Fig 1 below shows the number of different APIs deemed BE in a given year starting in March 2009 until 2017. The other bars show the cumulative total of all APIs in that year as well as the total BE products in that particular year for all APIs. There were 2,336 products with a valid market authorization containing at least one of the 167 APIs that required BE certification. Of those products, 1,026 products have BE certification (1,026/2,336, 43.9%, compliance).

This study of the implementation of the Chilean bioequivalence policy provides insight into the extent of uptake of bioequivalent products and the factors related to their uptake. We note the number of new APIs added by decree increased over time as did the cumulative number of registered BE products. Many important therapeutic groups such as analgesics and cardiovascular medicines had a high number of products with BE certification, potentially providing patients with lower priced products compared to the innovator products.

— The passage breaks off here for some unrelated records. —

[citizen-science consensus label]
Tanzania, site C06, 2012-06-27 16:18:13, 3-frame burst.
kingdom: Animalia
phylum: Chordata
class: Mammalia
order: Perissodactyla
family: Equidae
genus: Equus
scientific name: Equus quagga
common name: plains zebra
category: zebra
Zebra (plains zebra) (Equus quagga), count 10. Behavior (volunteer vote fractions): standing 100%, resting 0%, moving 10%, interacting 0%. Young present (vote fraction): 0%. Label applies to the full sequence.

Implementation of Chile’s BE policy increased number of BE products although there is still some distance to go to attain BE for all products and remove non-BE products from the market. Also for some of the API none or very few BE products are marketed which limits the success of a substitution policy. From an administrative viewpoint, continued monitoring and transparency in the BE registration process would be important. It is encouraging that important therapeutic groups contain products that are now BE.